Un corredor clave bajo fuego
La vía Panamericana no es cualquier carretera. Es una de las arterias más importantes del suroccidente colombiano, conectando regiones clave para el comercio y la movilidad. Según el ministro, la magnitud del atentado demuestra que las estructuras criminales aún tienen capacidad para ejecutar acciones de alto impacto.
El hecho ocurrió a menos de un kilómetro de donde operaban tropas oficiales. Esto, según las autoridades, refuerza la hipótesis de que los responsables tenían conocimiento previo del movimiento en la zona y actuaron con plena conciencia del riesgo para civiles.
Personas realizan labores de rescate en la vía Panamericana tras un atentado este sábado, en Cajibío (Colombia). Un tramo de la Vía Panamericana, una de las principales carreteras del suroeste colombiano, quedó convertido en un escenario de guerra tras un ataque con un cilindro bomba que dejó al menos siete civiles muertos y 17 heridos en el sector de El Túnel, municipio de Cajibío, departamento del Cauca. EFE/Ernesto Guzmán¿Se pudo evitar la tragedia?

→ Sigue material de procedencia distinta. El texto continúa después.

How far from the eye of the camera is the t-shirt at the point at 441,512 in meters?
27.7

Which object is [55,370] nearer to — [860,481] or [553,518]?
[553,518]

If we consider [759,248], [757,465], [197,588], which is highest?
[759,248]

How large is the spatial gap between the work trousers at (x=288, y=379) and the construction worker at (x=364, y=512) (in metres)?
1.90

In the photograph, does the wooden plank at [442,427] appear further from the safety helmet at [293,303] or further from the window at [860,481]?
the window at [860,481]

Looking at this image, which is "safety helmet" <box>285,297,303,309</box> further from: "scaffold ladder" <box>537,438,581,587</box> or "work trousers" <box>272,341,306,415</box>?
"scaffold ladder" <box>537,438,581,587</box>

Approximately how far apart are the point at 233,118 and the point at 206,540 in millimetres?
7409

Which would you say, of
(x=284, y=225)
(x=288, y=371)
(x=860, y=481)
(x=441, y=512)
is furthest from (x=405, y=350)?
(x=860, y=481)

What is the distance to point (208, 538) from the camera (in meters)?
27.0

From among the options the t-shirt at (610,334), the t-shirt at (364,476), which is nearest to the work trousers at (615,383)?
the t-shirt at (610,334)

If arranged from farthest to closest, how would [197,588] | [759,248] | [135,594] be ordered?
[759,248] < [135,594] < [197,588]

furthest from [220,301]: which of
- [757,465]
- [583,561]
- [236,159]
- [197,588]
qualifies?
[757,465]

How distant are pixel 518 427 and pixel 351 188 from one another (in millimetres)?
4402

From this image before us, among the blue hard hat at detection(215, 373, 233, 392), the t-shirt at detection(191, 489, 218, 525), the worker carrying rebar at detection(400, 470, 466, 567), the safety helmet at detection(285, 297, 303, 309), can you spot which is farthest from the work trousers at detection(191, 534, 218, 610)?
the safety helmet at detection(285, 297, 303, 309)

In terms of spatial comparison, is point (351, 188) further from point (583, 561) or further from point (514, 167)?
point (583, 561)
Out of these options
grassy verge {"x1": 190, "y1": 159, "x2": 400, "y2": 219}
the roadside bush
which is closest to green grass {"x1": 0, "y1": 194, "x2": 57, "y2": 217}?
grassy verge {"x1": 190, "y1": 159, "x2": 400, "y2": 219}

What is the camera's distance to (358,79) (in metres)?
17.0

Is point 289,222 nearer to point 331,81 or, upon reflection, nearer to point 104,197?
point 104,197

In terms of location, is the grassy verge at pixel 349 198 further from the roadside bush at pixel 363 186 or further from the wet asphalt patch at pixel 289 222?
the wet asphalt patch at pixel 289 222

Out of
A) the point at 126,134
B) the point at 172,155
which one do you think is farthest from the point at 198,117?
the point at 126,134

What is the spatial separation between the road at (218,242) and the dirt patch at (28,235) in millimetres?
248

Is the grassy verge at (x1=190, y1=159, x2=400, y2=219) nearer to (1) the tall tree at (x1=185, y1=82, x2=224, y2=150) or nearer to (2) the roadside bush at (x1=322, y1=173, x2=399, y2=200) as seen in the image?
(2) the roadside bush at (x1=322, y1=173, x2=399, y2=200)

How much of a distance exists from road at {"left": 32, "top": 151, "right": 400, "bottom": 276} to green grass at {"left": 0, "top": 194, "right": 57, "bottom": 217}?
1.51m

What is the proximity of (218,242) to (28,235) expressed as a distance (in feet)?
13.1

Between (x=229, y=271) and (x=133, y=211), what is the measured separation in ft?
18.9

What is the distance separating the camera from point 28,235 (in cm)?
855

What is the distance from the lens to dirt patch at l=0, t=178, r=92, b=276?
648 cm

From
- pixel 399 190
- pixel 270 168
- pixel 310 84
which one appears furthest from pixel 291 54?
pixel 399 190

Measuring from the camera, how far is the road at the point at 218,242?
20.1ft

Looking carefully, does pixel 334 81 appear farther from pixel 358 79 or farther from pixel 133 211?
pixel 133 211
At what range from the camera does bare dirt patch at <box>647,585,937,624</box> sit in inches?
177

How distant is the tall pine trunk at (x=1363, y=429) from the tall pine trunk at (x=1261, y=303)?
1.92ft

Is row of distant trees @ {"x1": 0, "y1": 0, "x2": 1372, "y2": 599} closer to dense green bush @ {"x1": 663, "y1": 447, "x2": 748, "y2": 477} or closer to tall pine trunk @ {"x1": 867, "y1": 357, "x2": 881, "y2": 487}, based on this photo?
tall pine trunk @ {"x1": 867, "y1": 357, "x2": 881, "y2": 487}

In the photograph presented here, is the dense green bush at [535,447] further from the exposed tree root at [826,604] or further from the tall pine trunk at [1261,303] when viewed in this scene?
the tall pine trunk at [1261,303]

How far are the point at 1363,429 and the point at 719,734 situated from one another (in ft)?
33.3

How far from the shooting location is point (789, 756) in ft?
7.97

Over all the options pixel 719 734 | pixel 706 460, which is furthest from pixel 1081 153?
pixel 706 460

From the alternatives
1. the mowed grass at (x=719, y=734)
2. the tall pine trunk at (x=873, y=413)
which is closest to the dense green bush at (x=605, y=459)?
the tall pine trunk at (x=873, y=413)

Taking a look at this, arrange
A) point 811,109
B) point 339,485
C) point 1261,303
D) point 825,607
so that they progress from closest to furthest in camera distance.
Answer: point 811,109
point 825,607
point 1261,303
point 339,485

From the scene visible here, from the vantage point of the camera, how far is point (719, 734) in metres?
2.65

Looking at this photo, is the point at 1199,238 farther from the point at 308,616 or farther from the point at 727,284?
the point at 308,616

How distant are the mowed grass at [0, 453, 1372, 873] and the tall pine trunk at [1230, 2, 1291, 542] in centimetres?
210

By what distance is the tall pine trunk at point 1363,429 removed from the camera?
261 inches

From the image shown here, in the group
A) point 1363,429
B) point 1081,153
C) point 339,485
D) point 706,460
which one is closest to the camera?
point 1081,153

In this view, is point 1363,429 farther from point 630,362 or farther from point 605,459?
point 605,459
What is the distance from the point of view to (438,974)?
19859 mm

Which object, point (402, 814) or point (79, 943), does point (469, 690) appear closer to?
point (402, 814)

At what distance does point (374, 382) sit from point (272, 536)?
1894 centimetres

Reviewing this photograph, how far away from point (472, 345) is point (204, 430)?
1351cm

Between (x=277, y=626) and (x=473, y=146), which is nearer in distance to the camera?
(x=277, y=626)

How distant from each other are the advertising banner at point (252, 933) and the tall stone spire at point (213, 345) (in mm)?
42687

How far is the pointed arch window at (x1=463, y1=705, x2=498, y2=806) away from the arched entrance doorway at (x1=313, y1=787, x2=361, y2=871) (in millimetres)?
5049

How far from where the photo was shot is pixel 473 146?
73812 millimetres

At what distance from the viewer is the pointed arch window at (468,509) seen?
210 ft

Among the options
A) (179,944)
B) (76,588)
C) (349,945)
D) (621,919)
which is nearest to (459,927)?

Uno de los puntos más delicados del caso es la posibilidad de que alguien haya visto movimientos sospechosos antes del ataque. El propio ministro dejó entrever que una alerta temprana pudo haber cambiado el desenlace.
En regiones como Cauca, marcadas históricamente por la presencia de grupos armados ilegales, la colaboración ciudadana suele ser limitada por miedo o desconfianza. Sin embargo, expertos en seguridad coinciden en que la información temprana sigue siendo una de las herramientas más efectivas para prevenir tragedias.
Alta militarización, pero el riesgo persiste
A pesar de contar con 13 pelotones blindados, 12 de infantería y sistemas de vigilancia avanzada, la zona ya era considerada una de las más militarizadas del país. Aun así, el ataque ocurrió.
El Gobierno anunció que reforzará la presencia con más unidades en mayo, pero el desafío sigue siendo complejo. La naturaleza impredecible de este tipo de atentados dificulta su prevención total, según reconocen las propias autoridades.
Una herida abierta que exige respuestas
Este atentado no solo deja cifras frías, deja preguntas urgentes. ¿Hasta qué punto es posible garantizar la seguridad en zonas críticas? ¿Qué más se puede hacer para proteger a la población civil?
Mientras Colombia enfrenta este nuevo golpe, la mirada también se dirige a la prevención y la inteligencia. La tragedia en la Panamericana no puede quedar como una estadística más.